GAZECHIM Mitry-Mory SEVESO à Hauts Risques : Information du Public
GAZECHIM Mitry-Mory SEVESO à Hauts Risques : Information du Public
GAZECHIM Mitry-Mory SEVESO à Hauts Risques : Information du Public
Partager cet article
Repost0
29 novembre 2016 2 29 /11 /novembre /2016 15:24
Paru sur le site de la mairie de Chauconin Neufmontiers :
Projet TERZÉO, une décharge de déchets dangereux aux portes de Chauconin-Neufmontiers

22 novembre 2016Actualités

Avec le projet de décharge Terzéo, le pays de Meaux recevra plus d’un million de tonnes de déchets dangereux en 30 ans. Seule la Commune de Chauconin-Neufmontiers aide les citoyens motivés à lutter contre ce projet.

Fidèle à sa réputation de poubelle de la région Ile de France, le nord Seine-et-Marne et plus particulièrement la région de Meaux est pressenti pour accueillir une énième décharge.
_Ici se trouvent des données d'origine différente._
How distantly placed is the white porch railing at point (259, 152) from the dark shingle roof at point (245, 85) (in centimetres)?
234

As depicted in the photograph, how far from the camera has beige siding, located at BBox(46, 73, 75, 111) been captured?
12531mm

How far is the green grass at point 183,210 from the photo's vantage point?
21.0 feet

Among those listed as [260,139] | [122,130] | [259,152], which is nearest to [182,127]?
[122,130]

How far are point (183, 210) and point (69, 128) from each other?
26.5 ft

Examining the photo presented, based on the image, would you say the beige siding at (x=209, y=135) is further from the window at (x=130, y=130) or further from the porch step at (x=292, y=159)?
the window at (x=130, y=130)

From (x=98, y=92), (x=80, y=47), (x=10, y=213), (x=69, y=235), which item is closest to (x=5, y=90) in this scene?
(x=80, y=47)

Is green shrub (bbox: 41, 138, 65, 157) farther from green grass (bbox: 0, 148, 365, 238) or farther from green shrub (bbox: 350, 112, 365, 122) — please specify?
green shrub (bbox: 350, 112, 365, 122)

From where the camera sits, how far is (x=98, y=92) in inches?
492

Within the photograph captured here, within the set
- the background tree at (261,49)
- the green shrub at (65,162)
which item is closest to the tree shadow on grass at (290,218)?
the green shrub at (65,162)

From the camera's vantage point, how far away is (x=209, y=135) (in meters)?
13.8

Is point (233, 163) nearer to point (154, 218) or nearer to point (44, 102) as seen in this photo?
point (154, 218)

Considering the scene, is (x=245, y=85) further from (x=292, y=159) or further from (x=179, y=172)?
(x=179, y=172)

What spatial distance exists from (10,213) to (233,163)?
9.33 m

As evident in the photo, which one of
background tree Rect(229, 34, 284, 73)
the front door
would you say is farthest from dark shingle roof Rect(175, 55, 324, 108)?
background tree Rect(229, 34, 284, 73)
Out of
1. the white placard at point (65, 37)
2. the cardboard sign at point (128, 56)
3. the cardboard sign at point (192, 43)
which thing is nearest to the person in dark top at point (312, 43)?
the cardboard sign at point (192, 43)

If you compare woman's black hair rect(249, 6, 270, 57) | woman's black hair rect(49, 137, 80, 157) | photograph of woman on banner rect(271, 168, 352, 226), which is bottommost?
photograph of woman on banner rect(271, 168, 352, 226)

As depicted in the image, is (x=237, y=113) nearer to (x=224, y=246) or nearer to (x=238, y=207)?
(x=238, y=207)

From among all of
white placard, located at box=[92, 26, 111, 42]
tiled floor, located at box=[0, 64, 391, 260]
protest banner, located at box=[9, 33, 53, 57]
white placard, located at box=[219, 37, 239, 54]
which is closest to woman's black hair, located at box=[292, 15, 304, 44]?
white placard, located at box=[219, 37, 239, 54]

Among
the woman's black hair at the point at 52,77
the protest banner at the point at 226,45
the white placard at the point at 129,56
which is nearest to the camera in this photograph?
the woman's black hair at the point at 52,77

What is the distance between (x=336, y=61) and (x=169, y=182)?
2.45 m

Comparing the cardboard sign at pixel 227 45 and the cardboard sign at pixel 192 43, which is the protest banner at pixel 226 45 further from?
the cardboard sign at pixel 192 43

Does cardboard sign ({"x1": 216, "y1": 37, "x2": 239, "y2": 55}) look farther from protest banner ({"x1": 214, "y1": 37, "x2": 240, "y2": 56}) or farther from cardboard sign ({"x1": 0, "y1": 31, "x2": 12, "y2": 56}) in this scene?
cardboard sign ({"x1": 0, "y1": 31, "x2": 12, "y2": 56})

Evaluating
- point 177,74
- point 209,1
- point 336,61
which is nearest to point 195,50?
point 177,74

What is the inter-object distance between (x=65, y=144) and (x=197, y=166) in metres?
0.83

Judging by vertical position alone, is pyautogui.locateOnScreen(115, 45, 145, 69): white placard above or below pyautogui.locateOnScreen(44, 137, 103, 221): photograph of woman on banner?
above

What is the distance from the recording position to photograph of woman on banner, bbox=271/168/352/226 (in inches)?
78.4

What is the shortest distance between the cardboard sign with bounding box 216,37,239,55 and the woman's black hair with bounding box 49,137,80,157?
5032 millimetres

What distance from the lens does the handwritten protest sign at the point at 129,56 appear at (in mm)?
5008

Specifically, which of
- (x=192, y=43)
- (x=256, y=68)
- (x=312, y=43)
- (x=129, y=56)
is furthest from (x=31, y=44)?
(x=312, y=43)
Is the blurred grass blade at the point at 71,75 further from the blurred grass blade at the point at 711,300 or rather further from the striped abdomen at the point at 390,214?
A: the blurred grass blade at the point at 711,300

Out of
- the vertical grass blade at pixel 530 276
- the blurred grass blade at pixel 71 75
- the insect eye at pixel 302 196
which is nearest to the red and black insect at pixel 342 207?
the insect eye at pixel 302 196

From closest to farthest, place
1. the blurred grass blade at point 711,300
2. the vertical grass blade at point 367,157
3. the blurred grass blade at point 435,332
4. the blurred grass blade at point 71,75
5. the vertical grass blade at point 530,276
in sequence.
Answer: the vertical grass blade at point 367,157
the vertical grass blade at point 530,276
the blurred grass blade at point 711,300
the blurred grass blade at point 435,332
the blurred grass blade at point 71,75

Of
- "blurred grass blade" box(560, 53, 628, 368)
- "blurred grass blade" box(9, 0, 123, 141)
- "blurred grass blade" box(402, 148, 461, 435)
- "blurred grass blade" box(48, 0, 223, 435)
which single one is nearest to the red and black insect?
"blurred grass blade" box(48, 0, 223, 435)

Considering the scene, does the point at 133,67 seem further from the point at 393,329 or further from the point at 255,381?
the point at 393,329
En effet, si l’autorisation est accordée au projet Terzéo, les communes de Villenoy et Isles-lès-Villenoy hébergeront la 17ème Installation de France de Stockage de Déchets Dangereux.

Qu’est-ce que le Projet Terzéo ?
Selon la présentation faite par les représentants des sociétés Clamens et Cosson (filière du groupe Bouygues via Colas) partenaires financiers de la société Terzéo, spécialisées dans la valorisation de déchets de chantiers du BTP, ce projet vertueux garantit un haut niveau de maîtrise environnementale.
Les 60 hectares des anciens bassins de la sucrerie Béghin-Say situés sur les communes de Villenoy et Isles-lès-Villenoy auront le privilège d’accueillir une plateforme de tri hydraulique et de valorisation de terre de terrassement associée à une installation de stockage.
Ces anciens bassins seront dépollués et la plateforme de tri valorisera par un processus novateur 75% des 200 000 tonnes de déchets annuels en provenance de chantiers du bâtiment, liés notamment aux travaux du Grand Paris, évitant le recours aux carrières de granulats et de sable.
Qu’en est-il réellement ?
Une lecture en détail et entre les lignes des 24 kilogrammes du projet raconte tout autre chose.

Dépollution ?
Terzéo se dispense de rappeler que dans le périmètre du projet,  l’essentiel des polluants déjà sur le site :cadmium, arsenic… est confiné dans un  sarcophage, propriété de TÉRÉOS ,anciennement Béghuin-Say.  TÉRÉOS pour raison financière s’oppose à toute dépollution ainsi le sarcophage  continuera de menacer par ses écoulements résiduels la Marne et les nappes phréatiques.

 

Installation  de stockage : oui mais laquelle ?
Une nouvelle barrière tombe avec le projet Terzéo. En effet, pour la première fois dans le Pays de Meaux, une Installation de Stockage de Déchets Dangereux est susceptible de s’implanter à quelques centaines de mètres des habitations. Ce site stockera 40 000 tonnes de déchets dangereux pendant 30 ans.
Quelle fiabilité donner aux études sur l’imperméabilité du confinement de ces déchets dangereux sur une aussi longue période? Comment interpréter l’absence de financement de la post exploitation du site prévue sur une période de trente ans? La CAPM aura-t-elle à subir, à l’instar du CET de Crégy-lès-Meaux le coût de cette post exploitation ?

Trafic routier ?
Comme d’habitude, la seule option retenue pour transporter les 200 000 tonnes annuelles de déchets dangereux est la route. Si on se reporte à la rubrique du projet consacrée aux flux, la RD 5 verra son trafic journalier moyen augmenter de près de 100 poids lourds aller-retour et de 10 à 14 véhicules légers en double fret sur une amplitude horaire allant 7h à 22h. A noter que l’impact de ce trafic supplémentaire sur la RN3 n’a pas été étudié.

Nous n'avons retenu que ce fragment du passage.